Une fameuse force d’attraction

Sébastien Foucault (ici dans Hate Radio de Milo Rau) a vécu la grande émulation au sein de l'Esact. © Salvatore Lauretana

Y a-t-il beaucoup de Français dans le milieu théâtral en Fédération Wallonie-Bruxelles? A priori, on n’en a pas vraiment l’impression, mais quand on y regarde de plus près, des artistes qu’on pensait belges ou au sujet duquel on ne s’était même pas posé la question tant leurs projets semblent ancrés en Belgique, viennent en fait de l’Hexagone. En prenant comme échantillon représentatif les lauréats des dernières années aux Prix Maeterlinck de la Critique, on relève en effet pas mal de Français: les membres de la compagnie Chaliwaté ( Demain), Magrit Coulon ( Home), Jules Puibaraud ( Des caravelles et des batailles), Sarah Grin ( Partage de midi), Justine Lequette ( J’abandonne une partie de moi que j’adapte)… Mais on pourrait citer d’autres artistes phares de nos scènes comme Selma Alaoui, Aurore Fattier, la compagnie Karyatides ou encore Denis Laujol… Dans la grande majorité, leur parcours a basculé de ce côté-ci de la frontière de Quiévrain à l’occasion de leurs études supérieures, sous la force d’attraction des écoles belges.

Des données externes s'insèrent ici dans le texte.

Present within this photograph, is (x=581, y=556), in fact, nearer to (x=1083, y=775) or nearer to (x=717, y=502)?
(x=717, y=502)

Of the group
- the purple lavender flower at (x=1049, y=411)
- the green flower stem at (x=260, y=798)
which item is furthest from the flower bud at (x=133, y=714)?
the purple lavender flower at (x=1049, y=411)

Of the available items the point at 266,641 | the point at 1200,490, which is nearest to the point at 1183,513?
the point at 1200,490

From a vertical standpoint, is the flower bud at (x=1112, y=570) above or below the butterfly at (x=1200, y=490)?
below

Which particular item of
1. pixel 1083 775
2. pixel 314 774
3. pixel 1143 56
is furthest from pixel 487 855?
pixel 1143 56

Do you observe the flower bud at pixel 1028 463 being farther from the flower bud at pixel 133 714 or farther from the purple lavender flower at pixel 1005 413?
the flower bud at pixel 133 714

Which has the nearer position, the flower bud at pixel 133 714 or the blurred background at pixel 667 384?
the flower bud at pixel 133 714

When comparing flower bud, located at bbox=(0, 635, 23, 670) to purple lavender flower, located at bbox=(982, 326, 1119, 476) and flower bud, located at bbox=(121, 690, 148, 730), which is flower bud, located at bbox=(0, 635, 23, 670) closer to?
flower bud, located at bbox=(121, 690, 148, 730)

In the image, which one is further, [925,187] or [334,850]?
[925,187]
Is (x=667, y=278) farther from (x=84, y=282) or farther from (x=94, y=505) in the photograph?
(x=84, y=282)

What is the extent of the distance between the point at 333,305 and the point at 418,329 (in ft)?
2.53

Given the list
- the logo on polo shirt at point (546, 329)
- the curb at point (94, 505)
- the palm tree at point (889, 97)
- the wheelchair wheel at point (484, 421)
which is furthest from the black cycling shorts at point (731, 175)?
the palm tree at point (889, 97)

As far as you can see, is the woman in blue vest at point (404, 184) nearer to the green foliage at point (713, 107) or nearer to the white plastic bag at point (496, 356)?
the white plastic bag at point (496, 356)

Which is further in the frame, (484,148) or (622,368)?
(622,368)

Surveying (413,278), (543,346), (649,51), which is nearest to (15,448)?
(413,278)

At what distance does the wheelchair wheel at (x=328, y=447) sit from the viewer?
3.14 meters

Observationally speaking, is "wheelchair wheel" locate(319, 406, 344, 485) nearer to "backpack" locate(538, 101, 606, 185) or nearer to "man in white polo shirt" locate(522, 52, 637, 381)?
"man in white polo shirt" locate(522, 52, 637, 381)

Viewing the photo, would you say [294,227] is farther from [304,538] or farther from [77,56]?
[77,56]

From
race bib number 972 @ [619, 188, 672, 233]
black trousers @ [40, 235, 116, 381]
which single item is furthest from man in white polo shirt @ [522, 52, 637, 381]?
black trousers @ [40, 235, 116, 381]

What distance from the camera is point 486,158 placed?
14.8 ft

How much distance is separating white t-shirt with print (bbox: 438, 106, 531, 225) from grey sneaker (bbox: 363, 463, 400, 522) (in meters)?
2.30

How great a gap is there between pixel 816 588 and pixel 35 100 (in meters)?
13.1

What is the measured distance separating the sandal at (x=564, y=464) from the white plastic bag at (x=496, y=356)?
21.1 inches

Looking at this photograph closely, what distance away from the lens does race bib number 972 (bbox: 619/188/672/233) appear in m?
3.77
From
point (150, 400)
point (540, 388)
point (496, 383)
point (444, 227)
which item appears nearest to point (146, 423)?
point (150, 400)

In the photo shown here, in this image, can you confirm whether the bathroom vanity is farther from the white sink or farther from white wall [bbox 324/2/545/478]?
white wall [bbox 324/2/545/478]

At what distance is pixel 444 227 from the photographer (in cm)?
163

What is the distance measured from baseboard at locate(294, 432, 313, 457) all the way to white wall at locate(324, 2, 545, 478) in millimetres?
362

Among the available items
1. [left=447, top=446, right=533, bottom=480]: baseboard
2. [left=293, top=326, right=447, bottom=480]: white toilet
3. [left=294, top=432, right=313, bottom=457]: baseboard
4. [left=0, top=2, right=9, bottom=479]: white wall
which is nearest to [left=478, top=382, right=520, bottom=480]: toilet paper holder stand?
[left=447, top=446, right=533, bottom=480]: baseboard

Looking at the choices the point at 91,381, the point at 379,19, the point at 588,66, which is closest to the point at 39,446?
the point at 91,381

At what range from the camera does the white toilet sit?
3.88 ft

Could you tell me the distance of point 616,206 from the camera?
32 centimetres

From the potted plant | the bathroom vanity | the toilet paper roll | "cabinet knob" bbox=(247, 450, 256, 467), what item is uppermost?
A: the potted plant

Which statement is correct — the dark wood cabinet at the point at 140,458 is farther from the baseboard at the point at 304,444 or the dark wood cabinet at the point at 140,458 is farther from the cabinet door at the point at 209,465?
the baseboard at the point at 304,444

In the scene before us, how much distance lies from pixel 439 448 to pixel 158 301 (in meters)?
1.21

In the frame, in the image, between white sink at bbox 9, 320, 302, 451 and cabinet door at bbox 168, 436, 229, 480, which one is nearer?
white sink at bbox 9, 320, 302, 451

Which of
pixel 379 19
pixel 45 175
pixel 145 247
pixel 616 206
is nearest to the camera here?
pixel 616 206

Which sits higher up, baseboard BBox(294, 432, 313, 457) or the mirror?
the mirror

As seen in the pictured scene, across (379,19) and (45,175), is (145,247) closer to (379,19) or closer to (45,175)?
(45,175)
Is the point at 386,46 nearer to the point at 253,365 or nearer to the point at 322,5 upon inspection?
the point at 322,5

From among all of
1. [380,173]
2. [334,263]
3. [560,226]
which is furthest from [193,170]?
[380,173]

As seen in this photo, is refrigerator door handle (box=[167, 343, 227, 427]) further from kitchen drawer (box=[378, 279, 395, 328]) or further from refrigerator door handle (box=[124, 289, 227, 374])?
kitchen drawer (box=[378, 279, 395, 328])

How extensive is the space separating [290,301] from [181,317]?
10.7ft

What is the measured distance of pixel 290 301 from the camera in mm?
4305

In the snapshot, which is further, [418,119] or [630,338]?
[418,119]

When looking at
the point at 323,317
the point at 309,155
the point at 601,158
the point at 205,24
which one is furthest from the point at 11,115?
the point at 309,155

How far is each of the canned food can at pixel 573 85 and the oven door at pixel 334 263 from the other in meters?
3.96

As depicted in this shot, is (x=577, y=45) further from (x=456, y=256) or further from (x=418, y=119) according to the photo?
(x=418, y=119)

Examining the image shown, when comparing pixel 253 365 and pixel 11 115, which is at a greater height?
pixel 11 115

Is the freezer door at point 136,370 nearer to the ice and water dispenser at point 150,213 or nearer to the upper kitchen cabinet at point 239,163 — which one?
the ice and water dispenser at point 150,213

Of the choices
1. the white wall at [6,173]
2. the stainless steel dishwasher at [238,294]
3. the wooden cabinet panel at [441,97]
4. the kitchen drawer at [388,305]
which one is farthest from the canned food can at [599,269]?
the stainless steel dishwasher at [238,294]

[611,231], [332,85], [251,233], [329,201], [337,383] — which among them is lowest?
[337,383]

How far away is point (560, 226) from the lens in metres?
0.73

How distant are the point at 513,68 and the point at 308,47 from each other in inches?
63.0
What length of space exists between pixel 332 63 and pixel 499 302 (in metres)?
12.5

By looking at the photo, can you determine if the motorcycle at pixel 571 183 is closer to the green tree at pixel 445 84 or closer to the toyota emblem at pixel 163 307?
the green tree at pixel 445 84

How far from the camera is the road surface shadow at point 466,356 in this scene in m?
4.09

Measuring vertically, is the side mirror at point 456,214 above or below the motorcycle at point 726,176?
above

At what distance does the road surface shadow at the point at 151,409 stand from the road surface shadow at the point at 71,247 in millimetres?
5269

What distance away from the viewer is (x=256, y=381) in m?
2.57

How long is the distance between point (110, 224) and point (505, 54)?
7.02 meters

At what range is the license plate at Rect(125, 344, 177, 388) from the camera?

Le phénomène n’est pas récent et prend de plus en plus d’ampleur, à en croire Nathanaël Harcq, directeur de l’Esact (École Supérieure d’Acteurs), une des composantes du Conservatoire royal de Liège:  » Aujourd’hui, on compte plus de 50% d’étudiants français, explique-t-il. Depuis une quinzaine d’années, on est dans une courbe croissante. Concrètement, c’est lié à la visibilité de lauréats sortis de l’école, dont les spectacles ont rayonné notamment au Festival d’Avignon et au Festival Impatience (festival français de théâtre émergent, NDLR). Par exemple, Le Signal du promeneur du Raoul Collectif, qui est au départ un projet porté par des étudiants dans l’école. On pourrait citer aussi le premier spectacle de Fabrice Murgia (Le Chagrin des ogres) ou Nourrir l’humanité, c’est un métier (de Charles Culot). Il y a également des projets portés par les pédagogues de l’Esact. Quasiment tous les spectacles de Françoise Bloch depuis plus de dix ans (Grow or Go, Une société de service, Money! ) ont d’abord été des formes développées dans l’école et ensuite professionnalisées. Tout ça montre en France que quelque chose de singulier se passe à Liège. »

Afflux

Le rayonnement de l’Esact, Sébastien Foucault, comédien vu dans plusieurs spectacles retentissants de Milo Rau ( Hate Radio, La Reprise…) et qui présente son propre projet Reporters de guerre au prochain Kunstenfestivaldesarts, l’a vécu de l’intérieur. À 28 ans, après plusieurs années d’études en lettres et un passage dans les milieux underground bruxellois, ce Français originaire du nord-ouest a commencé une nouvelle vie comme étudiant au Conservatoire de Liège, dans la même promotion que David Murgia -benjamin de la classe, frère cadet de Fabrice Murgia et futur membre du Raoul Collectif.  » Il y a eu plusieurs années de grande émulation autour de cette promotion, explique-t-il. L’Esact a toujours été un territoire pour quelques Français parce que les concours en Belgique sont réputés moins durs qu’en France, où des centaines et des centaines de jeunes se présentent. Mais en quelques années, l’école a beaucoup changé, avec l’arrivée de nombreux étudiants français. »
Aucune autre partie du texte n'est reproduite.